KW: It’s a two-fold kind of thing. It’s a rework of “Stranglehold,” but it’s also a protest song that was written by Oscar Brown Jr. that Nina Simone made famous. So we put it together, reworking the Ted Nugent riff with a protest song.

I was a little surprised at first, because with “Stranglehold,” and Nugent in general, there’s a well-documented history of misogyny. 

KW: Well, yeah…. I think that we wanted to do something that’s not necessarily beating anybody over the head with some kind of agenda or soapbox thing. First off, let’s just say that the riff from “Stranglehold” is fucking awesome. You can’t deny that. So, there’s that. But then when you take somebody who represents something that is so opposite from us, and then put our beliefs [over it]…. You want to not only flip the meaning of the Ted Nugent song, but also expose the commonality [in sound] between the two artists. It just felt like that was the sweet spot of what SUSU is and what we want to do with the power of our music.

Ok, I can dig that. You know, the EP recalls the feel of records from the early seventies and has the feeling of being in the room with the musicians. Being such dynamic live performers, was it imperative for the both of you to capture that raw and loose feel on the EP?

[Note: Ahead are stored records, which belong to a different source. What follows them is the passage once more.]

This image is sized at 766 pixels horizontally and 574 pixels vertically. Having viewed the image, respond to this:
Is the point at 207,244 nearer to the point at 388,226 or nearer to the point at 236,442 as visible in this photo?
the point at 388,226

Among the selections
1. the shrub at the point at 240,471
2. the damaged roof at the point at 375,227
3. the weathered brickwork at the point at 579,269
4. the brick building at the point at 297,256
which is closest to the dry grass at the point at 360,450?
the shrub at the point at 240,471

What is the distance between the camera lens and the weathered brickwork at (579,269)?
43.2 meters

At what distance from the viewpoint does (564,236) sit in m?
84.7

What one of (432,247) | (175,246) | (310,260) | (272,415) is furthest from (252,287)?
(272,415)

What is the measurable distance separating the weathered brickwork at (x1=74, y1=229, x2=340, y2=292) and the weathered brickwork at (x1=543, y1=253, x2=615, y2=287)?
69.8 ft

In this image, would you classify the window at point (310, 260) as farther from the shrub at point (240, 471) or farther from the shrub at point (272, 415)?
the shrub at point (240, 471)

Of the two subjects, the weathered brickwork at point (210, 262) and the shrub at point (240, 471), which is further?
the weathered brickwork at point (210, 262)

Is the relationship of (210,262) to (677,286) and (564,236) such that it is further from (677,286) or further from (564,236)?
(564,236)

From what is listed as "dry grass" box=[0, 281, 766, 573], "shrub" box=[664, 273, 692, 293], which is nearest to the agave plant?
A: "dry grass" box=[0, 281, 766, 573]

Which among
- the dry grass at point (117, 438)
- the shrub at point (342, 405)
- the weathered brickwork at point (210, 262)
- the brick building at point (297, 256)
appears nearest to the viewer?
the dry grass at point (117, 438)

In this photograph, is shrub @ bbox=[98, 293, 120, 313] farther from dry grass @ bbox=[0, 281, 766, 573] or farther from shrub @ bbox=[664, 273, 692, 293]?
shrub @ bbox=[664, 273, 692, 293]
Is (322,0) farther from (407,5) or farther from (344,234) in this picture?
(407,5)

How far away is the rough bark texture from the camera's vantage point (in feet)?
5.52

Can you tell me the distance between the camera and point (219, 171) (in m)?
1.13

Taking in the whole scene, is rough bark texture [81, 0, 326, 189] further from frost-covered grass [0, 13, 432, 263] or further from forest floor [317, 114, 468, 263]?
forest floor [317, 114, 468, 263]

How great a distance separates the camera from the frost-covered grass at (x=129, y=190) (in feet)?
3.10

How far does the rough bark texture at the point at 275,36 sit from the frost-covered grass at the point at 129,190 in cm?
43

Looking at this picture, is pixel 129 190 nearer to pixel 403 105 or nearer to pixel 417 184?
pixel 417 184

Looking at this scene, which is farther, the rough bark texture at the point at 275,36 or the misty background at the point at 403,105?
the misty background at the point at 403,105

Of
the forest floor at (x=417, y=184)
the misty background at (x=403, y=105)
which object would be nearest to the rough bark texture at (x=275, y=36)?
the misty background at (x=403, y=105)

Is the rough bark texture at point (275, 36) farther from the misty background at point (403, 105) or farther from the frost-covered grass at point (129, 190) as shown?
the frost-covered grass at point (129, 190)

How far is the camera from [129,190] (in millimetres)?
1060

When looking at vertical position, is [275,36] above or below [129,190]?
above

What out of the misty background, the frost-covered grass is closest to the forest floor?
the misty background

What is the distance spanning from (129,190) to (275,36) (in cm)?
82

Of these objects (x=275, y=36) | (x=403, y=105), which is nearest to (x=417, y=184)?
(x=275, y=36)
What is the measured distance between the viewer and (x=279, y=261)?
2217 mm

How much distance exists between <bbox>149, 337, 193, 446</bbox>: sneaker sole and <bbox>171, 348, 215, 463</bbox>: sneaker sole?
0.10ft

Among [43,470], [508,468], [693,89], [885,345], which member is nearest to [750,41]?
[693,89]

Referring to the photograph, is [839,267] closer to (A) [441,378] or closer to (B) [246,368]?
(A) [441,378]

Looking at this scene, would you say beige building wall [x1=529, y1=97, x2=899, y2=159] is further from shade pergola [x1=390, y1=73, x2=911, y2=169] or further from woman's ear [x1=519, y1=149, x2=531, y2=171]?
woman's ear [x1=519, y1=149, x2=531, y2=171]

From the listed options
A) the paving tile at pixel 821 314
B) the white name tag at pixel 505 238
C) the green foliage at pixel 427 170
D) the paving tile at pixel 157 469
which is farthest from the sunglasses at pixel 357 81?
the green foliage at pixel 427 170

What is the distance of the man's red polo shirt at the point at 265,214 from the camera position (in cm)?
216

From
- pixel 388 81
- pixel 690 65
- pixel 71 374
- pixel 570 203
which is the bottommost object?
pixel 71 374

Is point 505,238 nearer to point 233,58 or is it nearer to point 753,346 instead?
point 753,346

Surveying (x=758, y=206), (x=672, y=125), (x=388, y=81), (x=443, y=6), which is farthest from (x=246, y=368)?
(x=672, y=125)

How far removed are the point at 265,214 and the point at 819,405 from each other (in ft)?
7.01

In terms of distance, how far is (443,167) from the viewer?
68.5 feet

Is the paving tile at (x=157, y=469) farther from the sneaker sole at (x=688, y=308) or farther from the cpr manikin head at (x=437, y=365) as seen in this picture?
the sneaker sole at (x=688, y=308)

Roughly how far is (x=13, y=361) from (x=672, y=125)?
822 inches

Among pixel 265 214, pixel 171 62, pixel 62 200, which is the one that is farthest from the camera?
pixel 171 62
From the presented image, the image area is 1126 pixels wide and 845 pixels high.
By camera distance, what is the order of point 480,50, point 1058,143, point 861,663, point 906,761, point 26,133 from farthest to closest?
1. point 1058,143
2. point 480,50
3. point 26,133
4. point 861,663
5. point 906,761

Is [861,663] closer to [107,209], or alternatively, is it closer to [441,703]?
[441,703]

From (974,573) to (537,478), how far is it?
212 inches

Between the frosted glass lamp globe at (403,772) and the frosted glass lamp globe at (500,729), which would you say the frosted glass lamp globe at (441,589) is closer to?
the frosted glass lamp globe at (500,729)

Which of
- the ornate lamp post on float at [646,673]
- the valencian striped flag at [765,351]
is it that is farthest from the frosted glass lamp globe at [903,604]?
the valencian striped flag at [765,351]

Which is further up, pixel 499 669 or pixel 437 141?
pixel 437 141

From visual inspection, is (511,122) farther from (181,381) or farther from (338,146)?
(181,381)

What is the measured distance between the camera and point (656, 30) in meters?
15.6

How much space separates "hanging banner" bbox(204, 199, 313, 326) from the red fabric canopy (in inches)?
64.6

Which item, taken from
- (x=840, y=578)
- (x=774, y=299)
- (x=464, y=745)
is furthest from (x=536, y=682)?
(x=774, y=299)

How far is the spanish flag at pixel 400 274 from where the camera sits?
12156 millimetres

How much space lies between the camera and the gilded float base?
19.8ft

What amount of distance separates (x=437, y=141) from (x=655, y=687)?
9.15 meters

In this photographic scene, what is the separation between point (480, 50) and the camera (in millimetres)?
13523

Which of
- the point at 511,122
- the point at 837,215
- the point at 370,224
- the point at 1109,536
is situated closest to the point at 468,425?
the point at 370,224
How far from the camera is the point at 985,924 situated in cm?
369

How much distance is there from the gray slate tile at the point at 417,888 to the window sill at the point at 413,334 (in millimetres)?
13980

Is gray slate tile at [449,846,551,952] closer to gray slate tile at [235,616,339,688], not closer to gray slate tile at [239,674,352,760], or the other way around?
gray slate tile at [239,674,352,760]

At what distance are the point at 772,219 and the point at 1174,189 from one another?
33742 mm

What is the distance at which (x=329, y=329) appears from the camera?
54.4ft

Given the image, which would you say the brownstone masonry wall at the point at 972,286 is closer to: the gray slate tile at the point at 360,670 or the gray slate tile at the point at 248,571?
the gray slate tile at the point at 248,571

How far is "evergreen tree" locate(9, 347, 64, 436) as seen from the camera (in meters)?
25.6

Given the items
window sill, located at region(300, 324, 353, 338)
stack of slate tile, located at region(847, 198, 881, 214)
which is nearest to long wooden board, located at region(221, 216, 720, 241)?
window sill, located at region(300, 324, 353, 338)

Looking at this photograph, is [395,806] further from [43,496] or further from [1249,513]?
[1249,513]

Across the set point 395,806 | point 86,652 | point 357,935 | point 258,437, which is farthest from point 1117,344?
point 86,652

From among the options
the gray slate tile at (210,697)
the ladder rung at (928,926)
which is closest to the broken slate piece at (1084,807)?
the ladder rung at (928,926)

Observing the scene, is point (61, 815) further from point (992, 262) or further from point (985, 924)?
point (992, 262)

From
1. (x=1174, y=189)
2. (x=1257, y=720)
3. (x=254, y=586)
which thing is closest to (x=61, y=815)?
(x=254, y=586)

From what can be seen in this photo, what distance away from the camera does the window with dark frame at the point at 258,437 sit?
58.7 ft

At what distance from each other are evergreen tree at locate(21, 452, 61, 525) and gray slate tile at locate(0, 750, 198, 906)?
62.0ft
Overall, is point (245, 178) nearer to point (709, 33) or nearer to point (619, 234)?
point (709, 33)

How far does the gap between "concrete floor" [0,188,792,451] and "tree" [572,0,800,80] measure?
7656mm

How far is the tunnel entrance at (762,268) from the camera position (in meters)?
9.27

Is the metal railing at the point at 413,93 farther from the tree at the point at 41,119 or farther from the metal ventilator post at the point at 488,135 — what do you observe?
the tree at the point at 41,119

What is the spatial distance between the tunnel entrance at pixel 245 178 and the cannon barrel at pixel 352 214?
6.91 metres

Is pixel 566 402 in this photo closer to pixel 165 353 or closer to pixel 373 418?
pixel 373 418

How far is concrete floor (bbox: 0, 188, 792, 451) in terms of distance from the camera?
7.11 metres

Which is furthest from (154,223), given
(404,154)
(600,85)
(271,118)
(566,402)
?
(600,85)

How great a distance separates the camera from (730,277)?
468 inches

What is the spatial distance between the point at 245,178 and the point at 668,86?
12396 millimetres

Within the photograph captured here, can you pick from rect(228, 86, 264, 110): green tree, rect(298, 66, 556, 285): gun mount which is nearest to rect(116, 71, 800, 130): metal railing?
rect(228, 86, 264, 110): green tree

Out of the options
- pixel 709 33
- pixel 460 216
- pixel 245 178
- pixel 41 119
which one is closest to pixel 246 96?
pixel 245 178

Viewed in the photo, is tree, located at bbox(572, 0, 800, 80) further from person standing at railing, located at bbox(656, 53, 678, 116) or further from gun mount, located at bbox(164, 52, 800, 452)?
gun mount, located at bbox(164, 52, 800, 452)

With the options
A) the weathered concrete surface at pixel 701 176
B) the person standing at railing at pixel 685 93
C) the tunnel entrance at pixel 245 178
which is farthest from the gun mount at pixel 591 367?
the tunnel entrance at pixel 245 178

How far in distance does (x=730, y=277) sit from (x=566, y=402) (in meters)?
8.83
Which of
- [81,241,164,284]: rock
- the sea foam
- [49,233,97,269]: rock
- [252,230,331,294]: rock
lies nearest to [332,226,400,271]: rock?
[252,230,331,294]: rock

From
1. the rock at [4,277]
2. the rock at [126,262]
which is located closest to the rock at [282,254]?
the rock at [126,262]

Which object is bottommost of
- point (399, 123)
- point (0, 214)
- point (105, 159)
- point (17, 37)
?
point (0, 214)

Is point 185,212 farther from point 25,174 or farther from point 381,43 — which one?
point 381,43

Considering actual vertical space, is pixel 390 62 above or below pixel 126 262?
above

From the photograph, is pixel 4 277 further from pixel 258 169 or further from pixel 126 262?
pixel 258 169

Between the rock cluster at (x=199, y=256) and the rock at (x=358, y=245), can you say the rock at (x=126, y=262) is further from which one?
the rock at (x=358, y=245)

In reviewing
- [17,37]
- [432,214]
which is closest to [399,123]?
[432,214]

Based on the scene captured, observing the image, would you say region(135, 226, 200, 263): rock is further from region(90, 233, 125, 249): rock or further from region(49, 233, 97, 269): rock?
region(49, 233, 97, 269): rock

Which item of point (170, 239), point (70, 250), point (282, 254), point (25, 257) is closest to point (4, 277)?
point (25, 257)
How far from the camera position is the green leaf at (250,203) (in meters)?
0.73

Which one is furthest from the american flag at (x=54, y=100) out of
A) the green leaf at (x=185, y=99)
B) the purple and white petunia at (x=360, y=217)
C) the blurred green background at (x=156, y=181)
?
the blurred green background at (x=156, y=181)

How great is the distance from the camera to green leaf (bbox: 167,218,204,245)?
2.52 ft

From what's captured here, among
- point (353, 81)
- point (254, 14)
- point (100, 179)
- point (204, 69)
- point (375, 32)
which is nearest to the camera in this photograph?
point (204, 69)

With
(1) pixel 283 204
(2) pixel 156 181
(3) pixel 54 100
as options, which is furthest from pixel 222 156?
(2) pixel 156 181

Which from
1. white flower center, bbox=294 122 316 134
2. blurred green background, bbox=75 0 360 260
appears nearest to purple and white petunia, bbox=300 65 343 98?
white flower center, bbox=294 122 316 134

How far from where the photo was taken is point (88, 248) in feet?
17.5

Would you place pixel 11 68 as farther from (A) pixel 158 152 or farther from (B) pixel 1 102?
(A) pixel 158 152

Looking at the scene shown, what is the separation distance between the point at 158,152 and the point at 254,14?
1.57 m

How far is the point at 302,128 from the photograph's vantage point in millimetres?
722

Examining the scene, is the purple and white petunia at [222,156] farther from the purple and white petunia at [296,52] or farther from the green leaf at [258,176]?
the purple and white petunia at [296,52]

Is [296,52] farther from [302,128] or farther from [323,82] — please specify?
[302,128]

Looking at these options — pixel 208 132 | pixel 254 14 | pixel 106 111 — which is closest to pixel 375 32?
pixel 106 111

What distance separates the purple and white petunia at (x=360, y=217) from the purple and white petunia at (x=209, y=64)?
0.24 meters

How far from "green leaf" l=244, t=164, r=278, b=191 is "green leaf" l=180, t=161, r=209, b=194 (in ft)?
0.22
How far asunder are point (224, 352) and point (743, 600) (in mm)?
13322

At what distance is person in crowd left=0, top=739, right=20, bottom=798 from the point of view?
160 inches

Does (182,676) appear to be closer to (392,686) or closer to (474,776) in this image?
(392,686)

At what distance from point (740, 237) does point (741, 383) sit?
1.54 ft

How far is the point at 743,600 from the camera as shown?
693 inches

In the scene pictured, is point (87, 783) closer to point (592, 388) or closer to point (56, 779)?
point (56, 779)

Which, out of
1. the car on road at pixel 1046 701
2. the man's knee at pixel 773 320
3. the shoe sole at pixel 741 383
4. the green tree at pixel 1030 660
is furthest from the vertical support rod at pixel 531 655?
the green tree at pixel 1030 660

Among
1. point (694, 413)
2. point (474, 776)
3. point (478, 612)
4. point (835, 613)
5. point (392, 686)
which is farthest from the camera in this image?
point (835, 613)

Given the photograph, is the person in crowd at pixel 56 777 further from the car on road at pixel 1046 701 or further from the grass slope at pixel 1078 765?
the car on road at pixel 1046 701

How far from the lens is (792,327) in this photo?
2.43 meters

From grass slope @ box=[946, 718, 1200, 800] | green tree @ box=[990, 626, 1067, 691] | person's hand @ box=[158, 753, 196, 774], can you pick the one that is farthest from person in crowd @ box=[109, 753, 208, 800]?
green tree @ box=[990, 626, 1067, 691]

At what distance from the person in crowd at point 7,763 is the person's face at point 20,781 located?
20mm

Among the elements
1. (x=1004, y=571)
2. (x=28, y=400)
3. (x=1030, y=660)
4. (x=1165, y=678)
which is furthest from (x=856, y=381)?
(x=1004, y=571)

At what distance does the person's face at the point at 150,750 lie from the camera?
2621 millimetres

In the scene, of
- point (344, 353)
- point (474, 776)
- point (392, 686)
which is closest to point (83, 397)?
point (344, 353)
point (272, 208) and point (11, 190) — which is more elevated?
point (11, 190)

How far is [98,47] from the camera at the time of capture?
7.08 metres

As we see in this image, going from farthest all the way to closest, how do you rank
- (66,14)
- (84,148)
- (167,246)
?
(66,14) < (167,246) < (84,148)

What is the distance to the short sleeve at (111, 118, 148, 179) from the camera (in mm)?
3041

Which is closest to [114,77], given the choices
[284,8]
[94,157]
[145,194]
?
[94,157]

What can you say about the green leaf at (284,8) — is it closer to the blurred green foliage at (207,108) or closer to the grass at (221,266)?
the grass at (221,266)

LC: I mean, I guess [the EP] is kind of modular and fluid. Like, we’ve been so lucky that Kia and I really see eye-to-eye with so many different things. The opportunity presented itself, so it was something where, if you put Kia and I in any situation, we will make something amazing out of it. And that is what we love to do. We really make something out of nothing. And the thing about the looseness is that not everything has to be thorough and finalized. It’s being able to be fluid and kind of go with the flow, and that is really what we love to do. 

Liza, you kind of bring a psychedelic element to the music, and Kia you bring a soul quality to it. It makes a really unique sound.

LC: Yeah, I mean, when Kia and I were working together, Kia’s favorite thing to bring up was the contrasts of everything and the duality–and I think that’s what it is…. It’s like, ‘Sure, psychedelia and soul? We’ll take it. Day and night? We’ll take it.’ Whatever the duality is, because you need [contrast] in every situation, you know? That really is what I think creates the spark.